The Unionville-Chadds Ford School District board of directors is ready to move on.
When former board members Keith Knauss and Jeff Hellrung recently protested the way the board handled the "retirement" of Jack Kenney, it left the board members playing defense.
Currently, Kenney is serving the district in a limited capacity, acting as assistant superintendent until June of 2007.
Last spring, however, after Kenney announced his decision to retire outright, the board was unclear on how to approach the year remaining on Kenney's contract.
Hellrung said he believed that the board acted in secret during the ensuing negotiations with Kenney, granting him a limited position with less than 20 actual workdays remaining on the new contract. The rest of his salary comes from accumulated sick and vacation days accrued in the past four years.
Under the exit contract agreement, Kenney will receive one year's salary at $190,470, plus $50,000 in accrued service benefits and an additional $4,672 lump sum retirement benefit. Both of these amounts are part of his original employment agreement.
In a series of letters to the Kennett Paper and in public statements at board meetings, Knauss and Hellrung painted an unflattering picture of the board and focused their assault on board president Curt Baker.
At Monday's regular school board meeting, Hellrung read a statement vilifying both Baker and the overall path that Kenney's retirement took.
"My faith in the board president in particular is shaken," Hellrung said. "What is this deal, paying [Kenney] not to work, keeping it a secret and saying, 'it's OK'? Well, it's not OK, and for this to work we need to trust the board."
While Hellrung's statements brought scattered applause from the standing-room-only crowd, several residents spoke in favor of the decision and expressed their desire to see the district put a period and get on with the business of educating the students.

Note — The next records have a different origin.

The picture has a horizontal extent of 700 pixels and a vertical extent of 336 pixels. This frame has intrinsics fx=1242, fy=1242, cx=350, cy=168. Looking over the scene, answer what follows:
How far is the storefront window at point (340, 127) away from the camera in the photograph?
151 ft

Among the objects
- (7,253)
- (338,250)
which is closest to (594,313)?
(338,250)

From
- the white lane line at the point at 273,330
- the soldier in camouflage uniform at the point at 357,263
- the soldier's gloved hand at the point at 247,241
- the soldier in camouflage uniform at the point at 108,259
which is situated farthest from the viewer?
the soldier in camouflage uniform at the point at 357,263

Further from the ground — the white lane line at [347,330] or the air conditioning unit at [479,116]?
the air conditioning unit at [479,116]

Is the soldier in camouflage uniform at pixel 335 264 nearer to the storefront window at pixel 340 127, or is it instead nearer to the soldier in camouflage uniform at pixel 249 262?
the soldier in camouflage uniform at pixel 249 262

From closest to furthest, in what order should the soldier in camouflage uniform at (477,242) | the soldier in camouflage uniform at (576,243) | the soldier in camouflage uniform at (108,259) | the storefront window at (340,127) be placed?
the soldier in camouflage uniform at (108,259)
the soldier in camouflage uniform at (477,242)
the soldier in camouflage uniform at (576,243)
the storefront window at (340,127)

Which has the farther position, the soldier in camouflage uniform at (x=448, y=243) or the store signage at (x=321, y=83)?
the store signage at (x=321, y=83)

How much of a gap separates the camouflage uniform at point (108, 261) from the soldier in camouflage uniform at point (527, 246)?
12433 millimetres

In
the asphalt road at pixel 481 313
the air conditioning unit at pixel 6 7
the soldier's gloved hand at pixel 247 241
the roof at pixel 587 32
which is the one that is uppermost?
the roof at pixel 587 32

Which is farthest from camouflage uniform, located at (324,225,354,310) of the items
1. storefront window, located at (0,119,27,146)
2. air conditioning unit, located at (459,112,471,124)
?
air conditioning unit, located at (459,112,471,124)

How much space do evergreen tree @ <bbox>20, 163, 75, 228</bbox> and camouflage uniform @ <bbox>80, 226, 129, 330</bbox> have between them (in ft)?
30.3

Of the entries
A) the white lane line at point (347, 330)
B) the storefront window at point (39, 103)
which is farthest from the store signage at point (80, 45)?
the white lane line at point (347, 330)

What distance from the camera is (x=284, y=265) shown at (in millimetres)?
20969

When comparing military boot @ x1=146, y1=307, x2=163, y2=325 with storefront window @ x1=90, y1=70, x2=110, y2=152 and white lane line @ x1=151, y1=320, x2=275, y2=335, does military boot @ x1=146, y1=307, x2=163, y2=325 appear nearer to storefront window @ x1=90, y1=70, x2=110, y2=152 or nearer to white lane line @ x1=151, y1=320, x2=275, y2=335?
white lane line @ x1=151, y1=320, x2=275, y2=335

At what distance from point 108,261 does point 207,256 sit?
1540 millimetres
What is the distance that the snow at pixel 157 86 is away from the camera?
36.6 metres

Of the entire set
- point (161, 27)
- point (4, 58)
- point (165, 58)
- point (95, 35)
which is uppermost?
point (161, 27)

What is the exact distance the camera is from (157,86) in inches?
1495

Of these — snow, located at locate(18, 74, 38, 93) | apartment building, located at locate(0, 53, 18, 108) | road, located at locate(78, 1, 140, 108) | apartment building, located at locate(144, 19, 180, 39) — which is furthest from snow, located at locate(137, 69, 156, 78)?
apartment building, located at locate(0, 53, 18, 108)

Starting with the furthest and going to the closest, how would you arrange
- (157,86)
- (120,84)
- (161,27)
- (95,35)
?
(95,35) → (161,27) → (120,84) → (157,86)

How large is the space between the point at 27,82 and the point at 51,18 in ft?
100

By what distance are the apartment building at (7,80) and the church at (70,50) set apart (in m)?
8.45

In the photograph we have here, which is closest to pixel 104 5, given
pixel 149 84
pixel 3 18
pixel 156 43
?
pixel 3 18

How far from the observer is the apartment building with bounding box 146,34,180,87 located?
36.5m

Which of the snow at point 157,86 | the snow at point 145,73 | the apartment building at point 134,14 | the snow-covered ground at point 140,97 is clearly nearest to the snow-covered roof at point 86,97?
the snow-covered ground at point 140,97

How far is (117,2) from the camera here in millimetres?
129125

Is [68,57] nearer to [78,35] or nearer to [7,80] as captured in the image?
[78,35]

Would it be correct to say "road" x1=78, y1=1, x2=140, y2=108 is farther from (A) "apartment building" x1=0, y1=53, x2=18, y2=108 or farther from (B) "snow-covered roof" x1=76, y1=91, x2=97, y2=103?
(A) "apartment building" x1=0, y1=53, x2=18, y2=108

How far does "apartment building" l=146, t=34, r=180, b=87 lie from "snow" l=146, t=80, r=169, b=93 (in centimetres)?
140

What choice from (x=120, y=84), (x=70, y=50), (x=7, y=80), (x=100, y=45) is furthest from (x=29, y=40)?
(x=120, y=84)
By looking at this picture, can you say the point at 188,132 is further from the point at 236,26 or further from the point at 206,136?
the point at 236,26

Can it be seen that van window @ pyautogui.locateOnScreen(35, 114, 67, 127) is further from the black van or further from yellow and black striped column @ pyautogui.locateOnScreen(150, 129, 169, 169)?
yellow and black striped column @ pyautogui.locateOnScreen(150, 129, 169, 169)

"I for one am thrilled at the change," said East Marlborough resident Lou Minella. "If it took $300,000 to get to this point, then I'm on board for my part of that. If the worse offense was lack of disclosure, well that's an offense, but it's a minor offense at best."
In Baker's response to Hellrung, he asserted that the board did not act in secret and that many of Knauss' and Hellrung's assertions were false.
Baker also stated that it was Kenney's desire to move on before plotting a new course for the district, something that should be left to his successor.
"I wish I understood more fully the motivations of these two individuals," Baker said. "And I have no interest in continuing this discussion indefinitely."
Baker then briefly explained how the process evolved from a retirement to an employment contract, adding that there are certain aspects of personnel negotiations that are not public information.
"The board and Dr. Kenney acted appropriately throughout this process," Baker said. "It's time to move on."
"I trust our school board president," said board member Corrine Sweeney, adding that Hellrung's statements demonstrate that he has failed to "stay current" with the climate of the district.
"If you were still a member of this board, you would be in complete agreement with what we have done here," Sweeney said to Hellrung. "And I say that as a compliment to you."
Board member Karen Halstead commented on the need for the district to confront the findings of the climate evaluation from last fall, saying that it was clear that changes needed to occur.
"[New superintendent Sharon Parker] has come here on a positive note and we welcome her on a positive note," Halstead said. "And I plead with you to welcome her on a positive note as well. I respect what our president has done and he has my support. And I am not a sheep being led by the nose. This is a good thing, and we need to move on."